REQUIREMENT: The line containing "Comparing vertical positions, is" and every line after it, through the last, are to be extracted exactly; no other lines belong in the answer.

+++++

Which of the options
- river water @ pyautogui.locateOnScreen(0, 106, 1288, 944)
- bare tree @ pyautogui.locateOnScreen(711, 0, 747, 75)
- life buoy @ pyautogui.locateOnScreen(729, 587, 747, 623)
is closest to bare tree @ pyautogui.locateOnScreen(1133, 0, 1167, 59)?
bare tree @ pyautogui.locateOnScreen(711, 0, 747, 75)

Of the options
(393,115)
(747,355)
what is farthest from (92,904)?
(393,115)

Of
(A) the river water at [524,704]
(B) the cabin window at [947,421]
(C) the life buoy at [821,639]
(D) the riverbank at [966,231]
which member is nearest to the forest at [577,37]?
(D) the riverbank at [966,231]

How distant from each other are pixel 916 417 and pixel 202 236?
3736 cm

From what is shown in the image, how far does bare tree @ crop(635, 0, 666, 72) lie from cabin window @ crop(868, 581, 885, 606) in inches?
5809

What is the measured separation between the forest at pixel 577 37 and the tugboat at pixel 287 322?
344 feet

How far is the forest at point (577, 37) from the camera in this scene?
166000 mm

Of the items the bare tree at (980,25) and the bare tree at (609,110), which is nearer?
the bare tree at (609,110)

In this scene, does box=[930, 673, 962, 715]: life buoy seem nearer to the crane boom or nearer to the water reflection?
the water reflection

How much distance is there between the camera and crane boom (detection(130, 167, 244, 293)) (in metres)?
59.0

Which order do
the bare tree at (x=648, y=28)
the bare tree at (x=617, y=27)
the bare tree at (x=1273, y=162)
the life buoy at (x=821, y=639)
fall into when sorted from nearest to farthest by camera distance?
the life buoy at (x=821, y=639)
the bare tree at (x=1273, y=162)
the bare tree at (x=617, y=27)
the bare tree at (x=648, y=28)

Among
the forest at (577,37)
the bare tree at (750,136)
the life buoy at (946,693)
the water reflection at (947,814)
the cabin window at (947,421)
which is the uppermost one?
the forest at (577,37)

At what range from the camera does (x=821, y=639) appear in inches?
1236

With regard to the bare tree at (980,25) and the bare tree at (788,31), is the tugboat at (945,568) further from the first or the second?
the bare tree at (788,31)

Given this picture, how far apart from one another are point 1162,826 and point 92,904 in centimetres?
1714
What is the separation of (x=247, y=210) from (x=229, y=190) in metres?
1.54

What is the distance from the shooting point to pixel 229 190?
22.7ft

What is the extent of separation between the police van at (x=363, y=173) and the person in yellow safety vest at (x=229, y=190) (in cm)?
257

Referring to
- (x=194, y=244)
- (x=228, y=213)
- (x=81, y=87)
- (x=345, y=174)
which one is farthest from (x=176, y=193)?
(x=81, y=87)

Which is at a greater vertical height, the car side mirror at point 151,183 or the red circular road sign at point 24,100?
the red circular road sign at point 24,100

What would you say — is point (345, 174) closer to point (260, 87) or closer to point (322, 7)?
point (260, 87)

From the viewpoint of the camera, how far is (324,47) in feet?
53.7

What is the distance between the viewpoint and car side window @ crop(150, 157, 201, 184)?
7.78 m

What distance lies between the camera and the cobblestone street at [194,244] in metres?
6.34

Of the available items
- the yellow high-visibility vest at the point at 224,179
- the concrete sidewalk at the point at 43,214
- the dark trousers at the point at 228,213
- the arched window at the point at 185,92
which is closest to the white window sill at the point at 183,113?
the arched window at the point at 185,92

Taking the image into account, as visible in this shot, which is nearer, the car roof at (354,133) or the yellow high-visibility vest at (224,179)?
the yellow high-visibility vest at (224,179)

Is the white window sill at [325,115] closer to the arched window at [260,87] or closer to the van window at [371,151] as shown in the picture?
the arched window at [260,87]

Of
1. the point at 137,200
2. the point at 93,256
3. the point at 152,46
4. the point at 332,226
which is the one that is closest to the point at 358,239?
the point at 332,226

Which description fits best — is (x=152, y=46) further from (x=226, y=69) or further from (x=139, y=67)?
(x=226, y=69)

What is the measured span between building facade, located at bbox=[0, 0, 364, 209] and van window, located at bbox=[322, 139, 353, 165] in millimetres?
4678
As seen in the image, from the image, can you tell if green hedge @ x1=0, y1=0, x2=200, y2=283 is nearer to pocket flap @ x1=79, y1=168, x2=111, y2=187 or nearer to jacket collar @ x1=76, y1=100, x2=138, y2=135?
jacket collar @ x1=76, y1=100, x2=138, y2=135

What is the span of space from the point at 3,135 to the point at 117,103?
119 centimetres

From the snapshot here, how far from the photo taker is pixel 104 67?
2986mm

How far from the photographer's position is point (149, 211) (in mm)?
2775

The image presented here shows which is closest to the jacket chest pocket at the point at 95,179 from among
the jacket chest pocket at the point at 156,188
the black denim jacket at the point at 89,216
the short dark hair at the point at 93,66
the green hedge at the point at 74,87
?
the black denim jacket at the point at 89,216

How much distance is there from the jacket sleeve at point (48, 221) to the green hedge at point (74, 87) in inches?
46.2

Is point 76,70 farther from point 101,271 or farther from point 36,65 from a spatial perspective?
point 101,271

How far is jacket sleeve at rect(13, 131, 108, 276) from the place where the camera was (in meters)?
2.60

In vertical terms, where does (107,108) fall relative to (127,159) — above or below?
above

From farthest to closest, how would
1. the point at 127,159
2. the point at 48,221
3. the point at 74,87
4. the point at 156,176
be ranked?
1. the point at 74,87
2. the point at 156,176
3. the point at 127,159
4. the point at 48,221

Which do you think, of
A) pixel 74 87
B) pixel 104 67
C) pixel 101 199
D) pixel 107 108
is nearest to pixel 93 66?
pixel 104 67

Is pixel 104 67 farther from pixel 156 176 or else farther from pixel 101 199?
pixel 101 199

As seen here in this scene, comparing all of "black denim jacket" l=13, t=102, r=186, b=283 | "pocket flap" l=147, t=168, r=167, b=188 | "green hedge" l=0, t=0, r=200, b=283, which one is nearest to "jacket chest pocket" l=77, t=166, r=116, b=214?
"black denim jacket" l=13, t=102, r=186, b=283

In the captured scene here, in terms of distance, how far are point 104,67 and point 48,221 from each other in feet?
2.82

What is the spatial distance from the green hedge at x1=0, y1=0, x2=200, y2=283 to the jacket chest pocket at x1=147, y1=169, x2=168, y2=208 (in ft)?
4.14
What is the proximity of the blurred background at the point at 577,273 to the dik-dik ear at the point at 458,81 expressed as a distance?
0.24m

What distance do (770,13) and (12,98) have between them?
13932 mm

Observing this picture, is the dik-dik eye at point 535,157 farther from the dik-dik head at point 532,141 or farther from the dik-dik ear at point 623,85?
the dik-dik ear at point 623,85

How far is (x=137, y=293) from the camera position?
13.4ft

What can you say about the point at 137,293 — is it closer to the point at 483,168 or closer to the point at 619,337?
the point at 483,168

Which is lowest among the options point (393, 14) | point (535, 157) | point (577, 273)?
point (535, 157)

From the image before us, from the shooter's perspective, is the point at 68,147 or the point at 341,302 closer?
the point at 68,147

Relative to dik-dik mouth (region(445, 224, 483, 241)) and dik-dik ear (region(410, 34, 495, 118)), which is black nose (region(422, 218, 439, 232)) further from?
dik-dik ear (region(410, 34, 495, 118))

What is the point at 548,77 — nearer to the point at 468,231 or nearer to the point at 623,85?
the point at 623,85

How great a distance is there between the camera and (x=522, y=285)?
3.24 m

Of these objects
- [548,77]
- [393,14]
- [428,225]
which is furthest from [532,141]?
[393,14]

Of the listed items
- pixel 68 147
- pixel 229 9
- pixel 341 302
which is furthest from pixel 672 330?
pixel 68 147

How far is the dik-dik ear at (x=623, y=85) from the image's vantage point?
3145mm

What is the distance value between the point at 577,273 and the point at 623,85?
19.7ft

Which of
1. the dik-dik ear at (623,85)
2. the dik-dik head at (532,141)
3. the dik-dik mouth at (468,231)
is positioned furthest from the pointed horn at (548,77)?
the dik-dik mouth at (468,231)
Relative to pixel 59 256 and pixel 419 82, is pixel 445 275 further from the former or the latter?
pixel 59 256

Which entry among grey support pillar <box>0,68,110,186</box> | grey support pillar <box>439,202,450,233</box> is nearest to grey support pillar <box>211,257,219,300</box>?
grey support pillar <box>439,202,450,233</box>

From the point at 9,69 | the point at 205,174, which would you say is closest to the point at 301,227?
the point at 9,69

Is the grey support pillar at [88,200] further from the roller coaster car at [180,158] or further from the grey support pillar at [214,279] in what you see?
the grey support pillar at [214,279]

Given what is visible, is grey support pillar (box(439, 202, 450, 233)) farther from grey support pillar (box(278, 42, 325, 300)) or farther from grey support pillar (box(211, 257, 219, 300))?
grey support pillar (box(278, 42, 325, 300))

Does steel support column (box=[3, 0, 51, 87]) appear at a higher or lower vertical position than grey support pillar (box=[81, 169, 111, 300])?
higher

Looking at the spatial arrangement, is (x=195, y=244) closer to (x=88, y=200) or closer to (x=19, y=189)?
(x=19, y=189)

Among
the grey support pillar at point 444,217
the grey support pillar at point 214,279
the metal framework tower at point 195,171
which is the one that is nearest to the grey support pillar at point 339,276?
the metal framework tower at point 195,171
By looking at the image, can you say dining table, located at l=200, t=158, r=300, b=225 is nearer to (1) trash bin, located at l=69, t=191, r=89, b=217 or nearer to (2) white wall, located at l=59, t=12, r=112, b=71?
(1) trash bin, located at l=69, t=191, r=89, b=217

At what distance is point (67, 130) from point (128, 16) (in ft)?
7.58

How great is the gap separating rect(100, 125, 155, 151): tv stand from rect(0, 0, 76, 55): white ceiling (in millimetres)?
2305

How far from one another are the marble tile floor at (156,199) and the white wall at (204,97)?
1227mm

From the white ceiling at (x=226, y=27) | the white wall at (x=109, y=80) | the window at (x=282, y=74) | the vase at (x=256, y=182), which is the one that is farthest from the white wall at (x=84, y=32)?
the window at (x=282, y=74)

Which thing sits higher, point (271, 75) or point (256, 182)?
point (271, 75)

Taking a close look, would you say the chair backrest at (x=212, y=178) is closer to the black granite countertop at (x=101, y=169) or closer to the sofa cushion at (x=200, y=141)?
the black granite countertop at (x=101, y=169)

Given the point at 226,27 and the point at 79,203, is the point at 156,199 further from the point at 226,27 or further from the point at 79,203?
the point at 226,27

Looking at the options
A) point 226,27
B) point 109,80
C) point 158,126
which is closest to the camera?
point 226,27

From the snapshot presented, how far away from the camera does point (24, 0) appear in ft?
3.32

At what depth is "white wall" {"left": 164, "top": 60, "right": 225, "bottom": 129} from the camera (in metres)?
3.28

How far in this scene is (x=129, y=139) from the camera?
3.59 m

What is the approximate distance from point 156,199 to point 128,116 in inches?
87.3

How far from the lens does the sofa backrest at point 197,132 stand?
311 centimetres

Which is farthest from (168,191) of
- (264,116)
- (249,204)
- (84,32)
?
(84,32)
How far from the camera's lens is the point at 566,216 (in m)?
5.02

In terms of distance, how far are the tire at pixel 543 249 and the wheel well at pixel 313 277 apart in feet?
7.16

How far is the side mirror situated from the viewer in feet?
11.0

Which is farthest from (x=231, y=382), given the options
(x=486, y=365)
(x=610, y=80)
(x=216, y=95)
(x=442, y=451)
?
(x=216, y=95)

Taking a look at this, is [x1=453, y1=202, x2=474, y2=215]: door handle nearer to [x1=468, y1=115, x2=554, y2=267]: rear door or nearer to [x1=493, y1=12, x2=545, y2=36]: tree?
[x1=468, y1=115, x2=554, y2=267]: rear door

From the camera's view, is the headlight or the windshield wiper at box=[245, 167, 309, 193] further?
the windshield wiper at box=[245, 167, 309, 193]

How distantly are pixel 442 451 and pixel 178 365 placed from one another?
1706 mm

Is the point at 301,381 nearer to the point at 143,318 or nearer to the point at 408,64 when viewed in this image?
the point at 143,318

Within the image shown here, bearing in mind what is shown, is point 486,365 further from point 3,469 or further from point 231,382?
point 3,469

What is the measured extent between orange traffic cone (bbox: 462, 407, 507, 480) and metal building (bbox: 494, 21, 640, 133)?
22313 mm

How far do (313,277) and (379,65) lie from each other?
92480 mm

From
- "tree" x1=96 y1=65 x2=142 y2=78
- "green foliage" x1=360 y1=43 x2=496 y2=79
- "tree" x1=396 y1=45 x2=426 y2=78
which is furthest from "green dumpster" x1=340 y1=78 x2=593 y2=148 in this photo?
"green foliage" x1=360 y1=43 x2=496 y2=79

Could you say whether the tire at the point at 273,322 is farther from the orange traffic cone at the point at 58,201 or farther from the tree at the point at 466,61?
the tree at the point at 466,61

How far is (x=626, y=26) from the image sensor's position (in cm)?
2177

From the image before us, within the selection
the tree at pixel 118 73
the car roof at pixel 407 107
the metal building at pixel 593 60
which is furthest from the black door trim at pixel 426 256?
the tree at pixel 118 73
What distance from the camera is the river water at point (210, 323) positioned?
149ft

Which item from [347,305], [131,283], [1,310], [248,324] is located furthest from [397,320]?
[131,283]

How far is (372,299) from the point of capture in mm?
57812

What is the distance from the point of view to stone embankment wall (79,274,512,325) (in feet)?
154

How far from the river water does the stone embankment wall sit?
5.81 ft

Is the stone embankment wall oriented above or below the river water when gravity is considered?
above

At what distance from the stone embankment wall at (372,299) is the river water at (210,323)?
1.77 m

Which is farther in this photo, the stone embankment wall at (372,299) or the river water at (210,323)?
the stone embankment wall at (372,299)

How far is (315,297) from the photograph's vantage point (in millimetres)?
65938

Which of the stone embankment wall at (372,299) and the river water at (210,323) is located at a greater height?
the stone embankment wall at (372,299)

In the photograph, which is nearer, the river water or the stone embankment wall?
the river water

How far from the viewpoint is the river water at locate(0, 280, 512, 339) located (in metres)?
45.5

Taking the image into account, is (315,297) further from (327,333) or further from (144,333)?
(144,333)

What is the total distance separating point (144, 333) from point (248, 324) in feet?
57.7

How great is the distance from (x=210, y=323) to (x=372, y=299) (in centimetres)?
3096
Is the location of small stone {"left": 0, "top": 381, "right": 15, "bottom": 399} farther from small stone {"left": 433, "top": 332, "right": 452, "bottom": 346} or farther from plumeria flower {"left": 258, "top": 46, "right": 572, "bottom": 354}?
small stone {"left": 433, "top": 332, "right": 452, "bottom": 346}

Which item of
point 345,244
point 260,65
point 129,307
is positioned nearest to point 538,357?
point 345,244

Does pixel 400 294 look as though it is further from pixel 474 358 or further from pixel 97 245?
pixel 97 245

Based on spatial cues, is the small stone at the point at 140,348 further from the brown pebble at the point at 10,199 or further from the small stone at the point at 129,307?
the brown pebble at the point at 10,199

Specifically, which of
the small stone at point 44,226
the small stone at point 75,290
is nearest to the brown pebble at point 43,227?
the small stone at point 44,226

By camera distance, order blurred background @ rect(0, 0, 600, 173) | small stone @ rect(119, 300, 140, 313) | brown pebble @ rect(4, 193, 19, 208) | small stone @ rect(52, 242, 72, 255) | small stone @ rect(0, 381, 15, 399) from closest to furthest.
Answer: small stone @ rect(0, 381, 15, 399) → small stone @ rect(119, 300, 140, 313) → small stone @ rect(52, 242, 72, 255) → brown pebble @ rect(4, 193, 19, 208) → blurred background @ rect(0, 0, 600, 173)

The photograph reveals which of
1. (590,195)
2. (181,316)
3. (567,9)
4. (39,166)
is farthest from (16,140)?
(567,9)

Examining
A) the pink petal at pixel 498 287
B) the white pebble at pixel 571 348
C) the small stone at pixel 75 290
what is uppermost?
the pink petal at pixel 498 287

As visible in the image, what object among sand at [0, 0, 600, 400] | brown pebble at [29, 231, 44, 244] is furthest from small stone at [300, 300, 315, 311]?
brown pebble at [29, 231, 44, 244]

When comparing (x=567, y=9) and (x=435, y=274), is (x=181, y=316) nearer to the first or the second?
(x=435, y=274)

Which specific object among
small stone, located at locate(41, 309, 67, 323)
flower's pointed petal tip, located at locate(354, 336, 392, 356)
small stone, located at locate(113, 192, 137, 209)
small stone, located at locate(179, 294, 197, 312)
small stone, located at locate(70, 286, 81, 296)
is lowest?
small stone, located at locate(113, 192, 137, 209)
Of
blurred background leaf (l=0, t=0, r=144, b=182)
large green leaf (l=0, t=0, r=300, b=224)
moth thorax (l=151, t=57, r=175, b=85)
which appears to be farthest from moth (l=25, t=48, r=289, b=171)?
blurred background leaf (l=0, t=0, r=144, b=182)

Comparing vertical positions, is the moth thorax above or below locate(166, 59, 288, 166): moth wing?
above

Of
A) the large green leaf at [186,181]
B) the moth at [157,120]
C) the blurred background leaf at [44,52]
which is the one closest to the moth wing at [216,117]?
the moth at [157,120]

+++++

CORRECT ANSWER:
Comparing vertical positions, is the moth thorax above or below locate(166, 59, 288, 166): moth wing?
above

Of
A) the large green leaf at [186,181]
B) the moth at [157,120]
C) the blurred background leaf at [44,52]
which is the one closest to the moth wing at [216,117]?
the moth at [157,120]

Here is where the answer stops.